### Zitierter Auszug
|---|
Selfie in Frankfurt: Umweltschutz müsse und könne auch Gewinn abwerfen, lautet Kretschmanns Mantra – das er auch in Hessen verbreitet. Foto: ari

8 Prozent, 7 Prozent, 6,5 Prozent: Kommen die Grünen in die Todeszone? Sie sehen jeder neuen Meinungsumfrage jedenfalls mit Zittern entgegen. Grund genug für Winfried Kretschmann seine Partei bei einem Wahlkampfauftritt in Hessen anzuspornen.

Frankfurt - Ein Selfie muss sein. „Das ist doch der Kretschmann!“, rufen zwei Schülerinnen, als sie den Politiker mitten in Frankfurt entdecken. Der Ministerpräsident lässt sich gerade auf dem Paul-Arnsberg-Platz die „Grünen Zimmer“ erklären, Pflanzeninstallationen, die das Stadtklima verbessern, da pirschen sich die jungen Frauen an die Gruppe heran. Und Kretschmann macht artig „Cheese“.

Politisch hält sie ja nicht viel von dem Grünen-Mann, gesteht Katharina, als er wieder weg ist. Er sei ihr „viel zu sozialistisch“. Wie auch anders? Die 21-Jährige ist bei der Jungen Alternativen, der Jugendorganisation der AfD. Ein Selfie mit ihm muss trotzdem sein.
|---|
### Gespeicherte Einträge
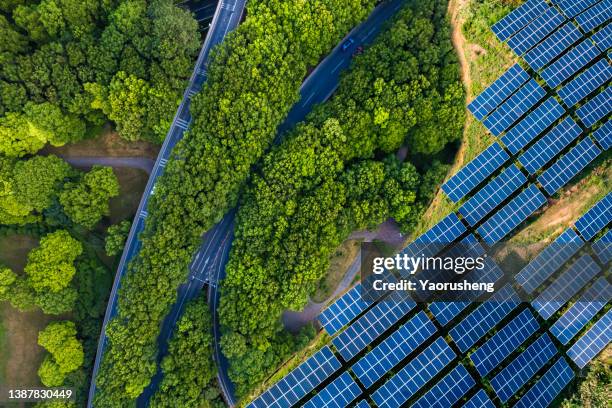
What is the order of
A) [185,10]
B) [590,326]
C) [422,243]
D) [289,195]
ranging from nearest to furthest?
1. [590,326]
2. [422,243]
3. [289,195]
4. [185,10]

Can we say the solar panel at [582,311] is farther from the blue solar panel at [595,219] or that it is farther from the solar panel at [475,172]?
the solar panel at [475,172]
|---|
### Aufgabenstellung
Kopiere aus dem Text über Kretschmanns Wahlkampfauftritt in Frankfurt wortgetreu den Abschnitt von „Selfie in Frankfurt: Umweltschutz“ bis einschließlich „in Hessen anzuspornen.“.

### Ergebnis der Aufgabe
Selfie in Frankfurt: Umweltschutz müsse und könne auch Gewinn abwerfen, lautet Kretschmanns Mantra – das er auch in Hessen verbreitet. Foto: ari

8 Prozent, 7 Prozent, 6,5 Prozent: Kommen die Grünen in die Todeszone? Sie sehen jeder neuen Meinungsumfrage jedenfalls mit Zittern entgegen. Grund genug für Winfried Kretschmann seine Partei bei einem Wahlkampfauftritt in Hessen anzuspornen.